Bajo una enorme estera que proveía de sombra, una vieja lora caminaba de lado a lado en su trapecio de alambre y un pedazo de tronco, en ocasiones cuando se inspiraba cantaba como la misma María Callas, al pie de la puerta un perro chusco, pero con el envidiable nombre de “Sultán”, dormitaba recostado a la par de un enorme y vetusto cilindro donde se acopiaba la siempre escasa agua, un escalón más al fondo y al lado de la cocina la puerta al infaltable corral de las casas de antaño.
Un cuarto que servía de depósito de papeles, colgados de la pared, un latiguillo, aperos viejos de montar, un machete, una mesa con una anticuada máquina de escribir Remington, cortapapeles, tinteros, plumas, archivos judiciales y rumas del diario oficial El Peruano, todo esto último de mi abuelo político Teodomiro Sánchez Novoa, exjuez, abogado.

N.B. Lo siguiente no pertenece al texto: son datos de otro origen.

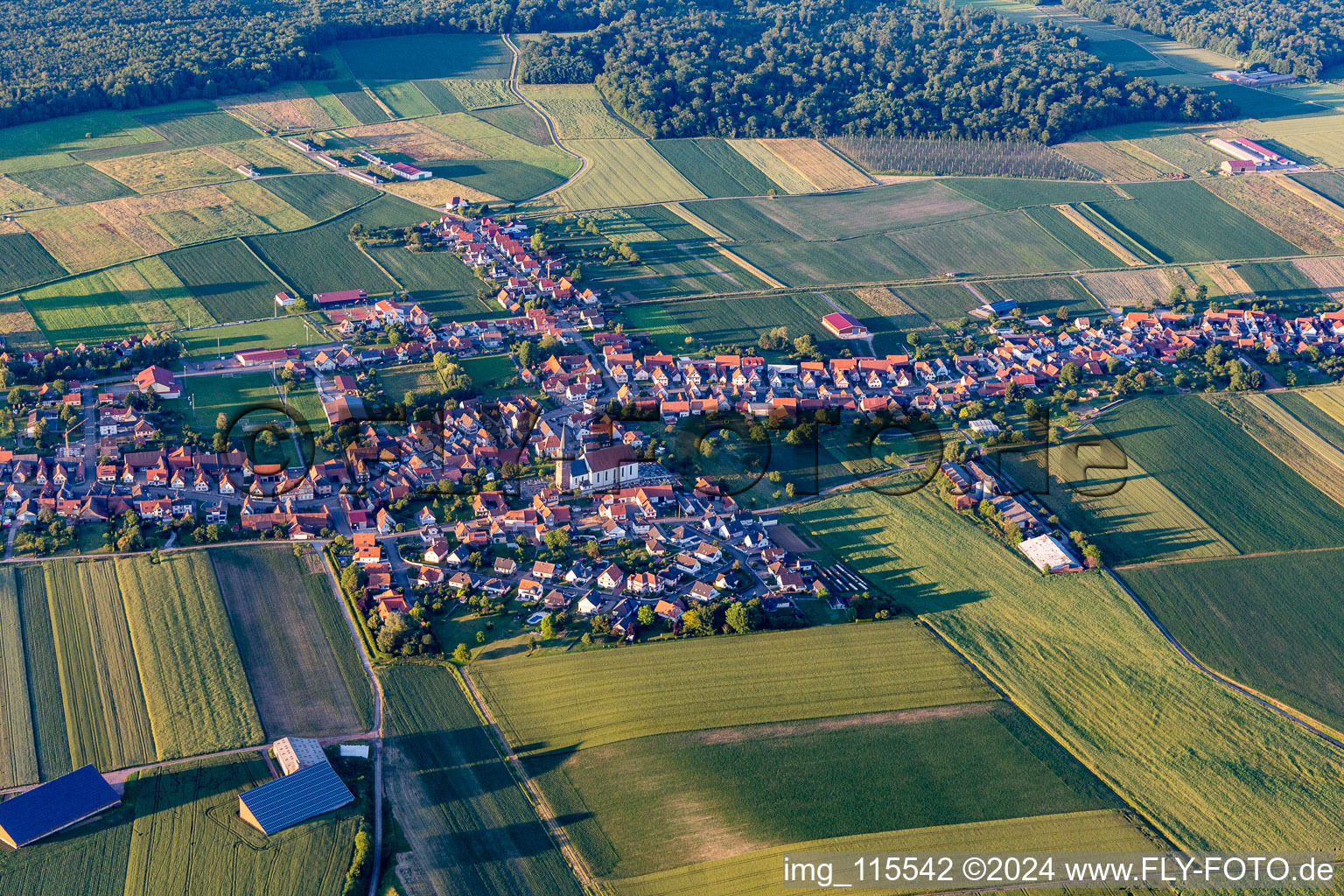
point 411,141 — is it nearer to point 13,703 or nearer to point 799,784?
point 13,703

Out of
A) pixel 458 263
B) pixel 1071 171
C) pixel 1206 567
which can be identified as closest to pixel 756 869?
pixel 1206 567

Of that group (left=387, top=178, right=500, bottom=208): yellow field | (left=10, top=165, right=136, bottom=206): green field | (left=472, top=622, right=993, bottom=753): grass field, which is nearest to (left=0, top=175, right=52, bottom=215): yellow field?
(left=10, top=165, right=136, bottom=206): green field

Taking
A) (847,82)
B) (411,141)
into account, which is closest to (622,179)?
(411,141)

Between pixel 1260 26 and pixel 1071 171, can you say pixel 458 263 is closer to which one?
pixel 1071 171

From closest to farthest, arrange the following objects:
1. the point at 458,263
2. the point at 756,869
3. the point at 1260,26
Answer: the point at 756,869 → the point at 458,263 → the point at 1260,26

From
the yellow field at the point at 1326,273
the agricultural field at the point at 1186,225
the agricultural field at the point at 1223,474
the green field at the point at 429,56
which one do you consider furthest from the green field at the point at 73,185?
the yellow field at the point at 1326,273

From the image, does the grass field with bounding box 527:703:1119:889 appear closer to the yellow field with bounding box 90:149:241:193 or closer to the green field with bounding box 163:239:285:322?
the green field with bounding box 163:239:285:322

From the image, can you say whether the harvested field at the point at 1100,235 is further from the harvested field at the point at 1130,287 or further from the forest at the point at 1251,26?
the forest at the point at 1251,26
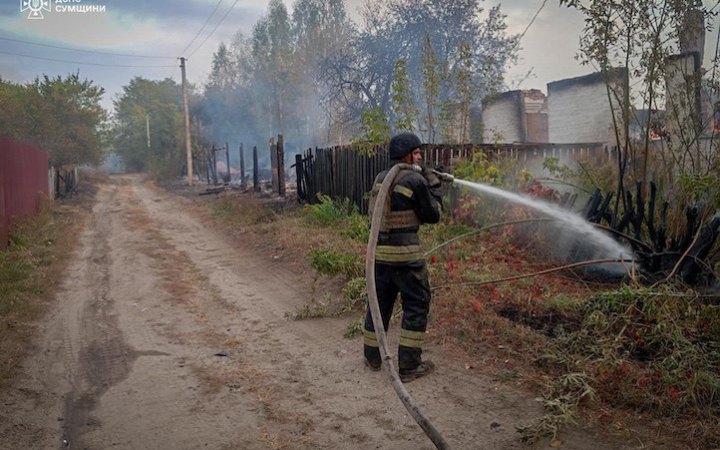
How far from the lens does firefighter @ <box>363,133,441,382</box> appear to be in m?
4.18

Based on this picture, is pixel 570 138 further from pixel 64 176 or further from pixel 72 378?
pixel 64 176

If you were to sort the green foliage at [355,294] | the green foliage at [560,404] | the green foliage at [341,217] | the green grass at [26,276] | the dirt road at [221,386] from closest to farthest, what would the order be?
the green foliage at [560,404], the dirt road at [221,386], the green grass at [26,276], the green foliage at [355,294], the green foliage at [341,217]

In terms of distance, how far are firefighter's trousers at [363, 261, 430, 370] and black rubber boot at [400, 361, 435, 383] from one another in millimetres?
34

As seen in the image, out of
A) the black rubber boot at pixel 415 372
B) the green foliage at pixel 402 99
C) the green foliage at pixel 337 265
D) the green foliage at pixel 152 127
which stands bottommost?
the black rubber boot at pixel 415 372

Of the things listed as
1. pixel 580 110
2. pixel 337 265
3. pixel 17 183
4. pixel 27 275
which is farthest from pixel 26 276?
pixel 580 110

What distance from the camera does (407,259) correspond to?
4.23 metres

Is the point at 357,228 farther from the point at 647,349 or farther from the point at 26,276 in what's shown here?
the point at 647,349

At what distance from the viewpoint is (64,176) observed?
24969 mm

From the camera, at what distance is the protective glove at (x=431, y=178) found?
4.31m

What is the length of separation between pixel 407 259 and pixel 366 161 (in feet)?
23.8

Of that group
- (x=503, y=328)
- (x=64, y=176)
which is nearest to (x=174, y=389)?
(x=503, y=328)

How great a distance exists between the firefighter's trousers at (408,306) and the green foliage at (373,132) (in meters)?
5.99

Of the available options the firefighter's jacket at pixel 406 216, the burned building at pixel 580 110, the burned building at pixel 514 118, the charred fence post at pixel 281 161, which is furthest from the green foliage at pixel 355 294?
the burned building at pixel 514 118

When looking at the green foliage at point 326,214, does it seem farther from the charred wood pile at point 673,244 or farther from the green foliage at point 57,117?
the green foliage at point 57,117
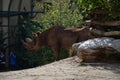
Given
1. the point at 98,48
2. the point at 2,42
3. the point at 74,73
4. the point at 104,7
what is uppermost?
the point at 104,7

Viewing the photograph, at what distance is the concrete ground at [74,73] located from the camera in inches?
293

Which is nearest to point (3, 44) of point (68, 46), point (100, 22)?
point (68, 46)

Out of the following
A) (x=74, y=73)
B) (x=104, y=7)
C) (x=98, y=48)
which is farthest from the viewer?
(x=104, y=7)

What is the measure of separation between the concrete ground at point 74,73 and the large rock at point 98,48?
30 centimetres

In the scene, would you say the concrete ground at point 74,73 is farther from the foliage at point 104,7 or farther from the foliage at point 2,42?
the foliage at point 2,42

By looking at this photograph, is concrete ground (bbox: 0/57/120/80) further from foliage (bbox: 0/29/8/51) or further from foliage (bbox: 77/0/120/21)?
foliage (bbox: 0/29/8/51)

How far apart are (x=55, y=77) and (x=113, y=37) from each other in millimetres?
2445

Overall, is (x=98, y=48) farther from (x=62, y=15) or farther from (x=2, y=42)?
(x=2, y=42)

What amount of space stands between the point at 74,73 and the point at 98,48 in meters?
1.28

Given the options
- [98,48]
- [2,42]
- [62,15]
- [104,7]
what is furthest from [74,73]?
[2,42]

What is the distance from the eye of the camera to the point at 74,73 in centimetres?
781

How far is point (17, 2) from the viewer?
943 inches

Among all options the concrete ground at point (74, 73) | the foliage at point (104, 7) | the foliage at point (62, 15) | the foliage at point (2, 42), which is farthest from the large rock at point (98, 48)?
the foliage at point (2, 42)

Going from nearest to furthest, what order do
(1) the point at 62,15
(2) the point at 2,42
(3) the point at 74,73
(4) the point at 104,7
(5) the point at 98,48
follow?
(3) the point at 74,73 < (5) the point at 98,48 < (4) the point at 104,7 < (1) the point at 62,15 < (2) the point at 2,42
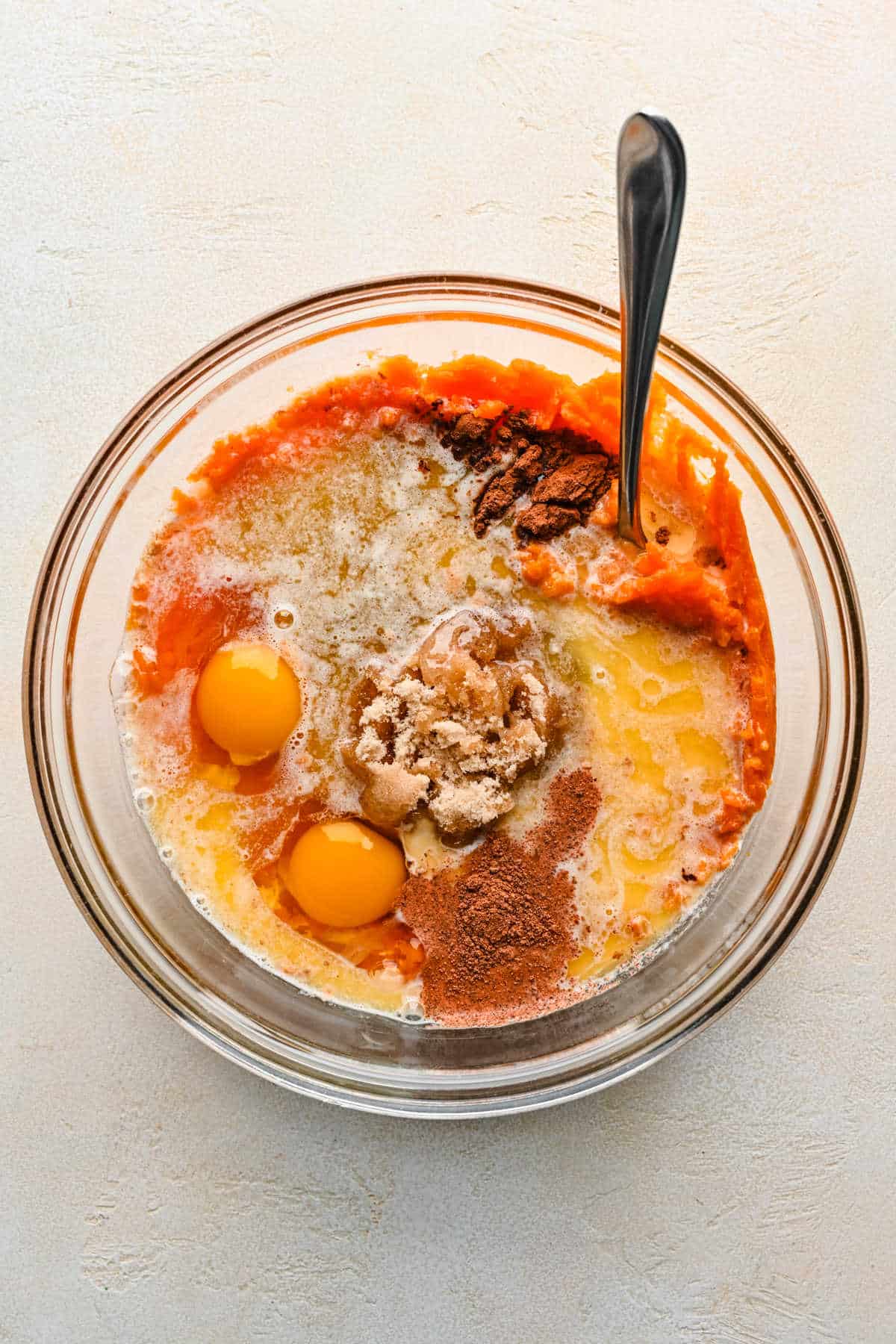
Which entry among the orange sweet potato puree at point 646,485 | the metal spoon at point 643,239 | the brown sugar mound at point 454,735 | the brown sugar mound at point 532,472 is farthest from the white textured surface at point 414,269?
the brown sugar mound at point 454,735

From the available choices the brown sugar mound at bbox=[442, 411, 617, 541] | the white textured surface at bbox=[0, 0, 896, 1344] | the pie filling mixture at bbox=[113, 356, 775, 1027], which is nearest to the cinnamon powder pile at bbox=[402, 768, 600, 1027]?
the pie filling mixture at bbox=[113, 356, 775, 1027]

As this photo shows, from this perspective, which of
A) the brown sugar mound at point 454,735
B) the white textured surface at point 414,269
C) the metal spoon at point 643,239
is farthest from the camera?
the white textured surface at point 414,269

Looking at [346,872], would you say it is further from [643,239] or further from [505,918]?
[643,239]

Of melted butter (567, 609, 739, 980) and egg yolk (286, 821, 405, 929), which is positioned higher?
melted butter (567, 609, 739, 980)

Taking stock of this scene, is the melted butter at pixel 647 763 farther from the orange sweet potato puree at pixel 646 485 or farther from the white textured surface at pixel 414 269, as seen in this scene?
the white textured surface at pixel 414 269

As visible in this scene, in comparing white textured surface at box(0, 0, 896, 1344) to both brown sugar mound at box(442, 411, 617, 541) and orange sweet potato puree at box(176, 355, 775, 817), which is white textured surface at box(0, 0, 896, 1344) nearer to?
orange sweet potato puree at box(176, 355, 775, 817)

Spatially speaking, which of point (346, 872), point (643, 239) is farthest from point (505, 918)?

Abuelaa! enséñame unas fotos, ya hijito ya va! y regresa al cuarto, busca su manojo de llaves y se acerca a la cómoda, da dos vueltas al picaporte y abre un cajón, saca una lata cuadrada de chocolates sin chocolates, pero llena de fotos, recortes de periódicos.
-Este eres tú cuando tenías un año, me muestra un fotograma en blanco y negro, lo miro, no estoy convencido que sea yo.
-Esta es de tu papá, cuando trabajaba en carreteras con tu tío Oscar Ferré, mi padre sin bigotes, con un traje color kaki, botas de media caña y un sombrero de explorador al lado de una moto-niveladora.
– ¿Ese es mi papá? Si es el, está joven, creo que, de 19 años, ¡si esta joven mi papa!